------ EXERCISE INPUT
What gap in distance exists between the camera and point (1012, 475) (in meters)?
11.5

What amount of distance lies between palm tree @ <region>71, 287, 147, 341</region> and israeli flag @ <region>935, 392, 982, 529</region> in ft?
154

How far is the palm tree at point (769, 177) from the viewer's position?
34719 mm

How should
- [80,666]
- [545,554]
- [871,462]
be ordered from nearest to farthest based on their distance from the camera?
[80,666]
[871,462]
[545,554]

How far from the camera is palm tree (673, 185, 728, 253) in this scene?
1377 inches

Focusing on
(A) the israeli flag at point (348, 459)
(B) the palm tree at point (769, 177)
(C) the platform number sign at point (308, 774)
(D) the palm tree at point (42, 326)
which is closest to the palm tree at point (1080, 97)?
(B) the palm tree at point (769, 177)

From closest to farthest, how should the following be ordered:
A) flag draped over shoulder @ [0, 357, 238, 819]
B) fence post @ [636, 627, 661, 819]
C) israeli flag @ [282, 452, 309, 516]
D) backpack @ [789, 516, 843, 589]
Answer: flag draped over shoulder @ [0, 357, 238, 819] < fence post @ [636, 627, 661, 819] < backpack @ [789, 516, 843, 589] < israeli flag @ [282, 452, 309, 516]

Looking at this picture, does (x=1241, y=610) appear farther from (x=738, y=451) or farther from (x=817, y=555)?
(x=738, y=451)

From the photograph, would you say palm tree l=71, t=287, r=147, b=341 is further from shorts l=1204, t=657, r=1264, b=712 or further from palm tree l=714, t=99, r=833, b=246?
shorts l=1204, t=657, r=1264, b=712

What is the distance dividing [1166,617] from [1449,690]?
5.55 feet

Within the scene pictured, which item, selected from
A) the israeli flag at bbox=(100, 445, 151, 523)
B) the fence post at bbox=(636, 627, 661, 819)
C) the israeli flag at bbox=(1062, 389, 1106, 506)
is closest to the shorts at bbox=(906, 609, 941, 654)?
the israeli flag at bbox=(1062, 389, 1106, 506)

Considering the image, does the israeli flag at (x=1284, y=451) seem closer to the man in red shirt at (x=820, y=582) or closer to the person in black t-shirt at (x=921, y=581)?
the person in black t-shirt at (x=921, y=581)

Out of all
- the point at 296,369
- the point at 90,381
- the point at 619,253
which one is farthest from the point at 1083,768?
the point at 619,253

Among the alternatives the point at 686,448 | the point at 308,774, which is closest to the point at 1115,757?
------------
» WHAT IS NEEDED: Copy every line of the material, please, keeping it exactly the same.

» OUTPUT FOR THIS EXERCISE:
What gap in distance exists between the camera and point (1012, 475) (in meters)?
11.5

What amount of distance lies between palm tree @ <region>71, 287, 147, 341</region> and israeli flag @ <region>935, 392, 982, 529</region> in ft?
154

How far is the palm tree at point (769, 177) from the viewer's position?
34719 mm

How should
- [80,666]
- [545,554]
- [871,462]
be ordered from nearest to farthest based on their distance from the camera?
[80,666]
[871,462]
[545,554]

How far from the camera is palm tree (673, 185, 728, 253) in this scene?
1377 inches

Focusing on
(A) the israeli flag at point (348, 459)
(B) the palm tree at point (769, 177)
(C) the platform number sign at point (308, 774)
(D) the palm tree at point (42, 326)
which is closest to the palm tree at point (1080, 97)?
(B) the palm tree at point (769, 177)

From closest to farthest, how should the following be ordered:
A) flag draped over shoulder @ [0, 357, 238, 819]
B) fence post @ [636, 627, 661, 819]
C) israeli flag @ [282, 452, 309, 516]
D) backpack @ [789, 516, 843, 589]
Answer: flag draped over shoulder @ [0, 357, 238, 819] < fence post @ [636, 627, 661, 819] < backpack @ [789, 516, 843, 589] < israeli flag @ [282, 452, 309, 516]

Looking at this picture, does (x=1241, y=610) appear farther from (x=738, y=451) or farther from (x=817, y=555)?
(x=738, y=451)

From the photograph, would you say palm tree l=71, t=287, r=147, b=341 is further from shorts l=1204, t=657, r=1264, b=712 or further from palm tree l=714, t=99, r=833, b=246?
shorts l=1204, t=657, r=1264, b=712

What is the distance dividing [1166,617] from [1449,690]?
5.55 feet

Within the scene pictured, which item, selected from
A) the israeli flag at bbox=(100, 445, 151, 523)
B) the fence post at bbox=(636, 627, 661, 819)
C) the israeli flag at bbox=(1062, 389, 1106, 506)
is closest to the shorts at bbox=(906, 609, 941, 654)?
the israeli flag at bbox=(1062, 389, 1106, 506)

Considering the image, does the israeli flag at (x=1284, y=451) seem closer to the man in red shirt at (x=820, y=582) or closer to the person in black t-shirt at (x=921, y=581)?
the person in black t-shirt at (x=921, y=581)

Out of all
- the point at 296,369
- the point at 90,381
- the point at 619,253
which one is farthest from the point at 1083,768?
the point at 619,253

Among the alternatives the point at 686,448 | the point at 308,774, which is closest to the point at 1115,757?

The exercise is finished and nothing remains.